Atto primo: sequestro dei beni finanziari della Libia – non della famiglia Gheddafi- investititi nel sistema bancario del Club; “congelamento” di 36 miliardi di dollari dei fondi sovrani, poi adibirono la NATO a compiere le funzioni di aviazione dei separatisti di Bengasi.
Chi paga? Ieri, la signora Hillary Clinton -che sfoggiava un auricolare mimetizzato anche fuori dai conciliaboli- ha detto che gli USA daranno un rachitico contributo di 30 milioni di dollari,
Non basta a coprire le spese nemmeno di un giorno di bombardamenti, o per la muovere aerei, portaerei, truppe e costo vivo di un “missile intelligente”. Chi paga? Nemmeno l’Emirato del Qatar ha parlato con chiarezza di cifre. Inglesi e francesi muti come pesci su questo tema, abbondanti con le frasi fatte. Tra sorrisi stereotipati a tutta dentiera, foto-ricordo a iosa, è stata una sarabanda dell’ipocrisia, cinismo e doppiezza morale.

Non si possono permettere di dirlo apertamente, ma fanno intravedere che attingeranno dai beni finanziari sequestrati alla Libia per “aiutare i ribelli” (sic).
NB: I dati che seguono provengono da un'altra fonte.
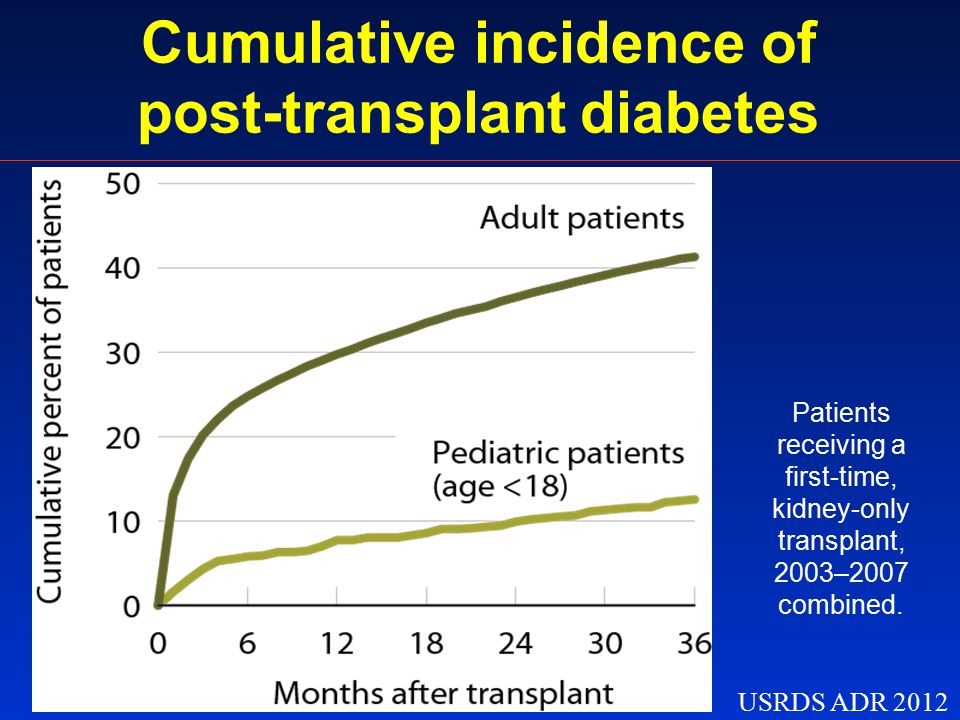 Cumulative incidence of post-transplant diabetes

Cumulative percent of patients

50
40
30
20
10
0

Adult patients

Pediatric patients (age <18)

0 6 12 18 24 30 36

Months after transplant

Patients receiving a first-time, kidney-only transplant, 2003–2007 combined.

USRDS ADR 2012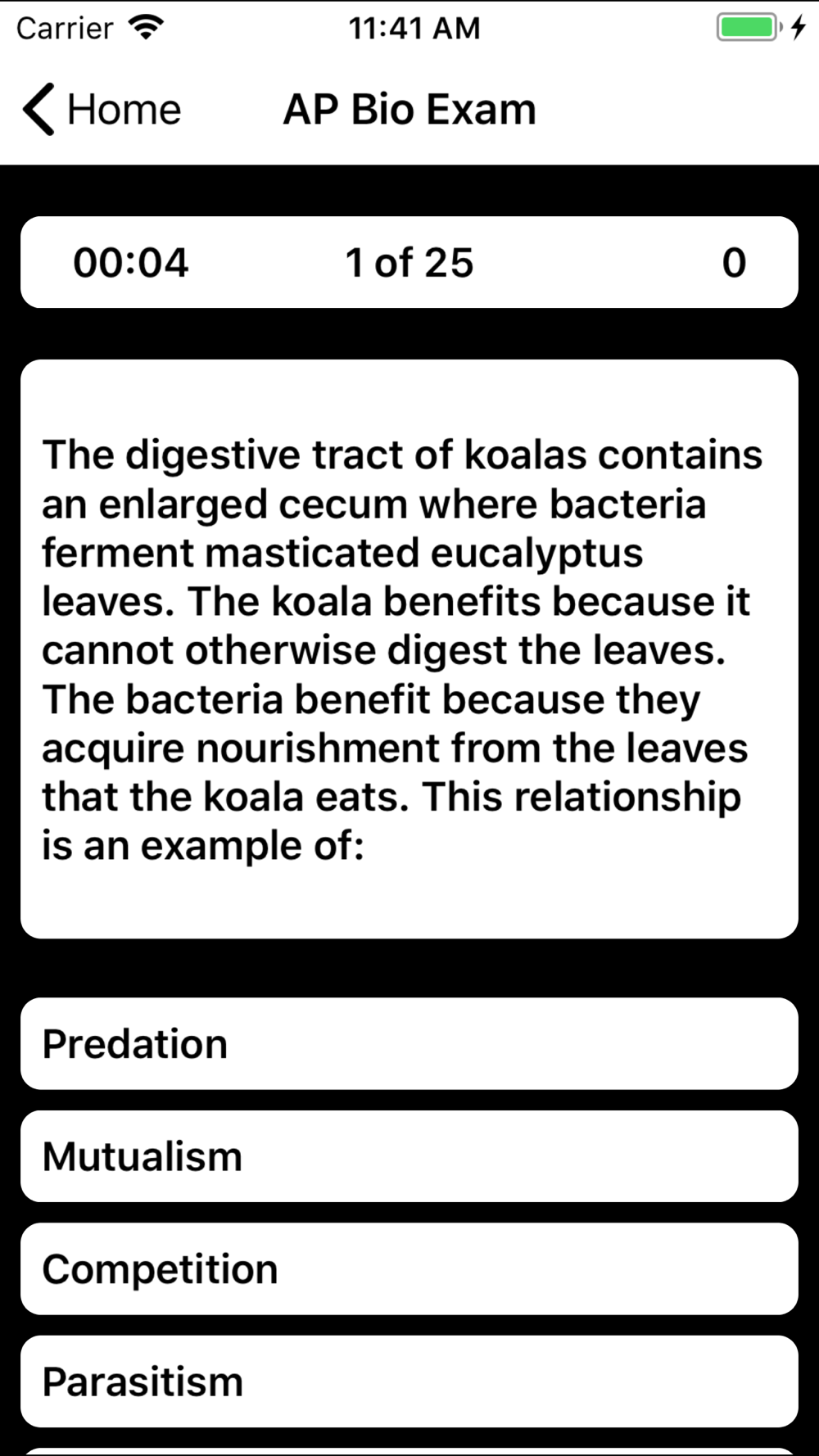 Carrier 11:41 AM

Home AP Bio Exam

00:04 1 of 25 0

The digestive tract of koalas contains an enlarged cecum where bacteria ferment masticated eucalyptus leaves. The koala benefits because it cannot otherwise digest the leaves. The bacteria benefit because they acquire nourishment from the leaves that the koala eats. This relationship is an example of:

Predation

Mutualism

Competition

Parasitism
Insomma, il Club vorrebbe una campagna militare a costo zero. Sono ad un solo passo dal dirottare verso la Cirenaica quel che appartiene alla nazione ed ai cittadini della Libia tutta. Le spese dell’avventura separatista tesa ad eliminare uno Stato arabo, musulmano e laico, le vogliono far pagare alle stesse vittime.
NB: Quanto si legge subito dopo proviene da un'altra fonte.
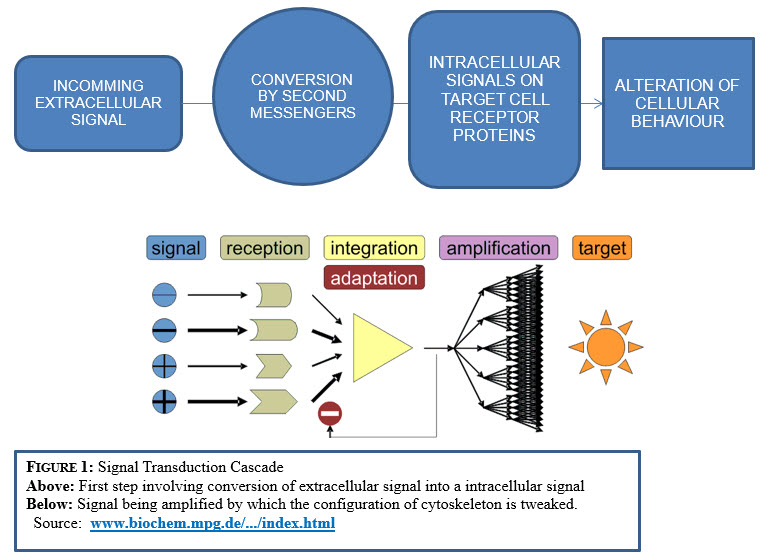 INCOMMING EXTRACELLULAR SIGNAL

CONVERSION BY SECOND MESSENGERS

INTRACELLULAR SIGNALS ON TARGET CELL RECEPTOR PROTEINS

ALTERATION OF CELLULAR BEHAVIOUR

signal

reception

integration

adaptation

amplification

target

FIGURE 1: Signal Transduction Cascade
Above: First step involving conversion of extracellular signal into a intracellular signal
Below: Signal being amplified by which the configuration of cytoskeleton is tweaked.
Source: www.biochem.mpg.de/.../index.html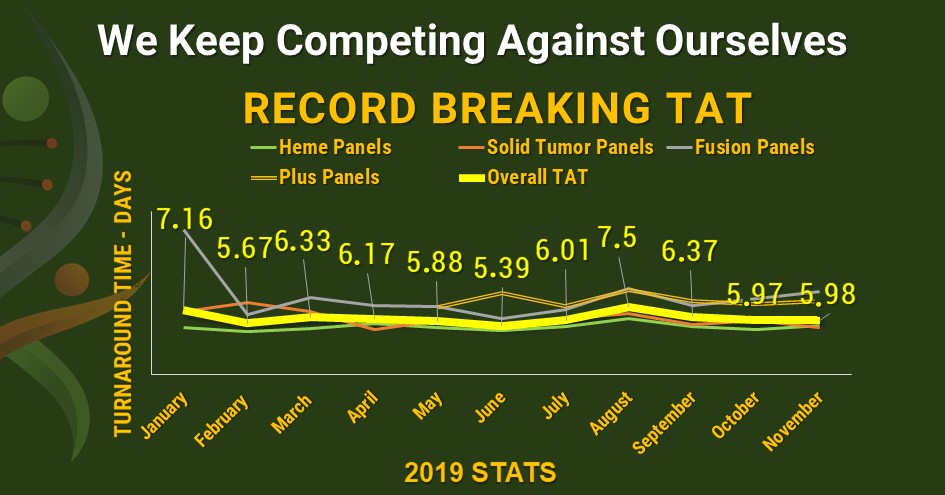 We Keep Competing Against Ourselves

RECORD BREAKING TAT

Heme Panels
Solid Tumor Panels
Fusion Panels
Plus Panels
Overall TAT

TURNAROUND TIME - DAYS

7.16
5.67
6.33
6.17
5.88
5.39
6.01
7.5
6.37
5.97
5.98

January
February
March
April
May
June
July
August
September
October
November

2019 STATS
Parigi, Londra e la più defilata Washington, persistono in una guerra che -alla peggio- porterà loro una enclave in grado di assegnare la riserva energetica alle loro rispettive multinazionali. La responsabilità politica e morale è stata girata alla NATO, i vantaggi sono tutti per triade. Frattini va in brodo di giuggiole con le foto di gruppo dei vip, e l’Italia paga il complesso storico di “essserci sempre”, e di sedere ai tavoli delle conferenze. Per fare che? Anche l’opposizione si acccontenta di poco: per “immagine internazionale” (Franceschini), per la “reputazione ed il buon nome” (Rutelli, D’Alema). In luogo pubblico, nessuno fa menzione degli interessi nazionali senza arrossire.

Di grazia: l’Italia come rimpiazzerà la Libia nelle forniture petrolifere? Se la Russia e l’Iran non sono potabili perchè “autoritarie”, il Venezuela reo di “populismo”, dove autorizzeranno i rifornirmenti per l’Italia? Basterà l’Algeria? Stati Uniti e Gran Bretagna, invece, non si fanno nessun problema a riempire le loro petroliere in Arabia saudita, negli Emirati o nelle altre monarchie feudali della penisola arabica. Non arrosiscono. E non si fanno scrupolo di applaudire la repressione spietata dei rivoltosi del Bahrein eseguita dalle truppe d’invasione Saudite. Non tutte le “primavere arabe” sono uguali.